[Items stored from a collection]
--- START ---

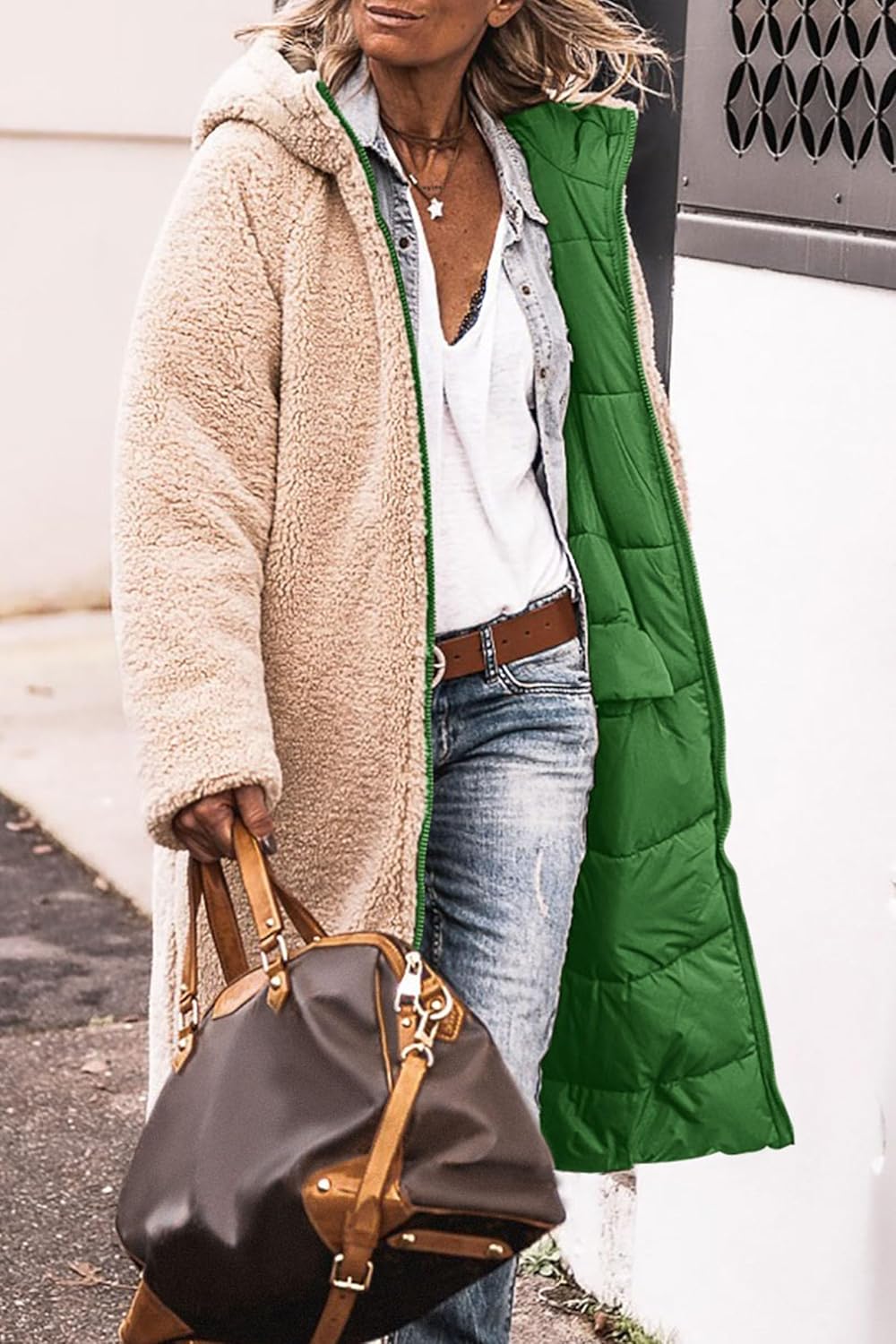 PRETTYGARDEN Women's 2025 Oversized Shearling Fleece Long Winter Coat Jacket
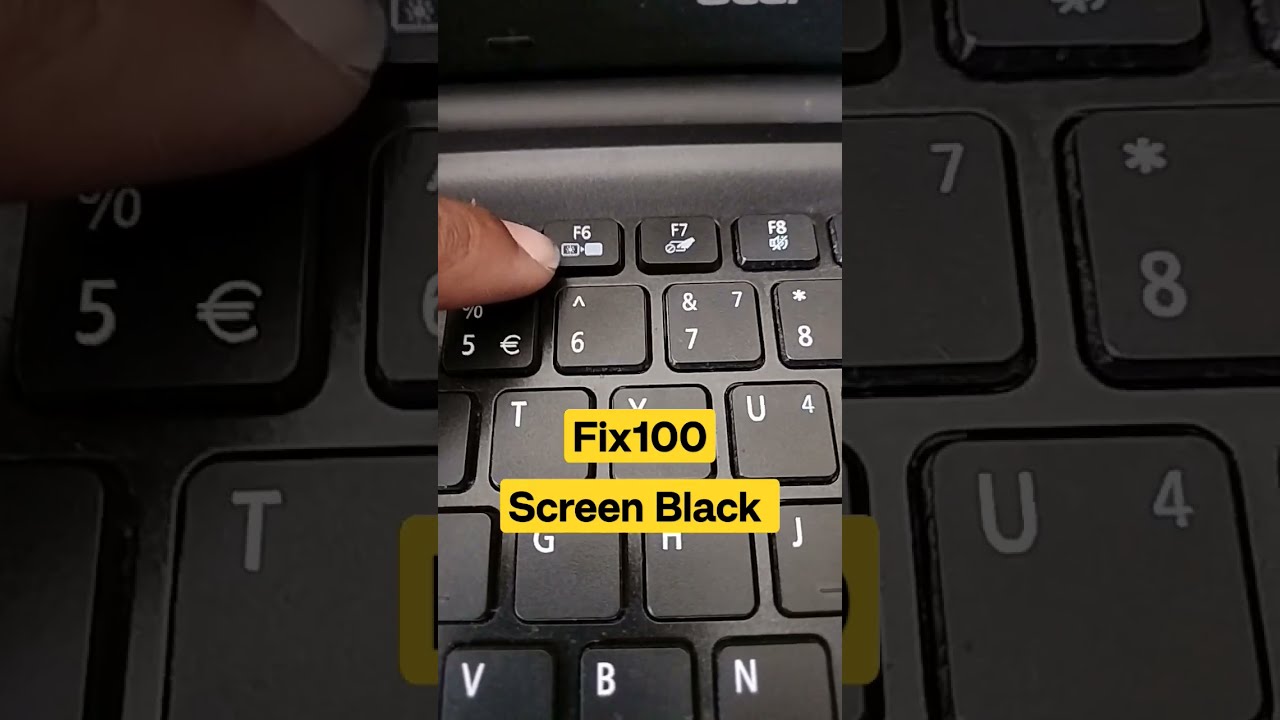 All Laptop Screen Black Problem Fix 100 Blank Macnitesh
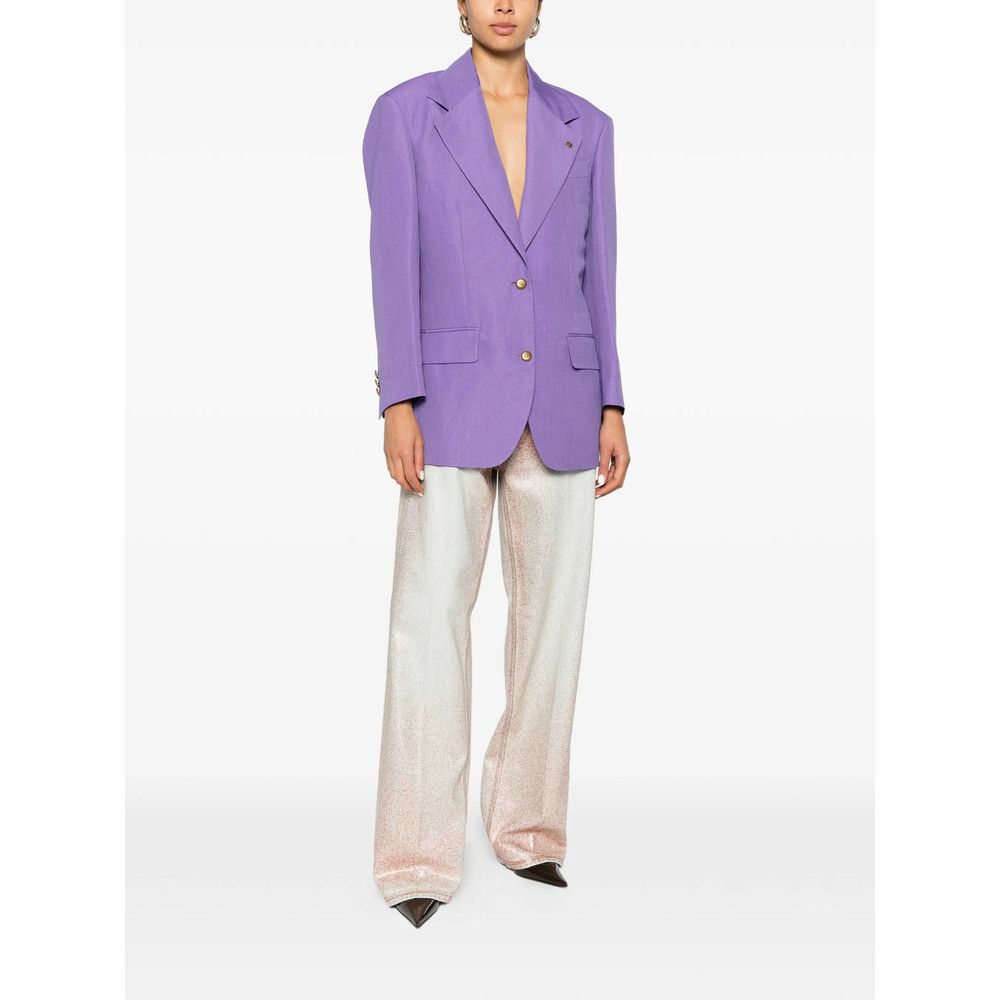Versace Versace PURPLE Jackets - Blazers Size XS / US 0-2 / IT 36-38 - 3 Thumbnail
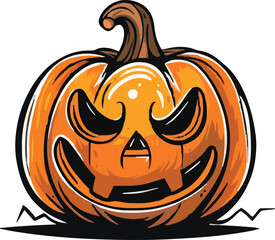 Halloween pumkin icon. vector illustration.
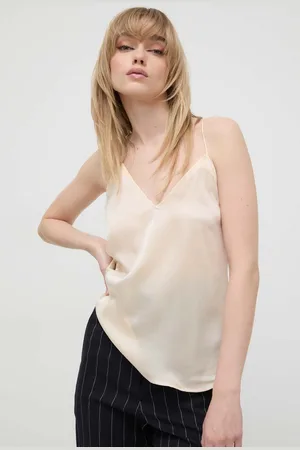 IRO Hedvábná halenka barva, hladká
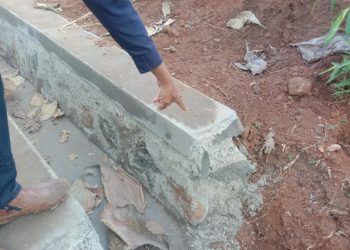 Pekerjaan Pokmas Iringmulyo Diduga Terkesan Asal Jadi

--- END ---

Task objective:
Echo the text of every entry above word for word, leaving out the pictures.

Task result:
 PRETTYGARDEN Women's 2025 Oversized Shearling Fleece Long Winter Coat Jacket
 All Laptop Screen Black Problem Fix 100 Blank Macnitesh
Versace Versace PURPLE Jackets - Blazers Size XS / US 0-2 / IT 36-38 - 3 Thumbnail
 Halloween pumkin icon. vector illustration.
 IRO Hedvábná halenka barva, hladká
 Pekerjaan Pokmas Iringmulyo Diduga Terkesan Asal Jadi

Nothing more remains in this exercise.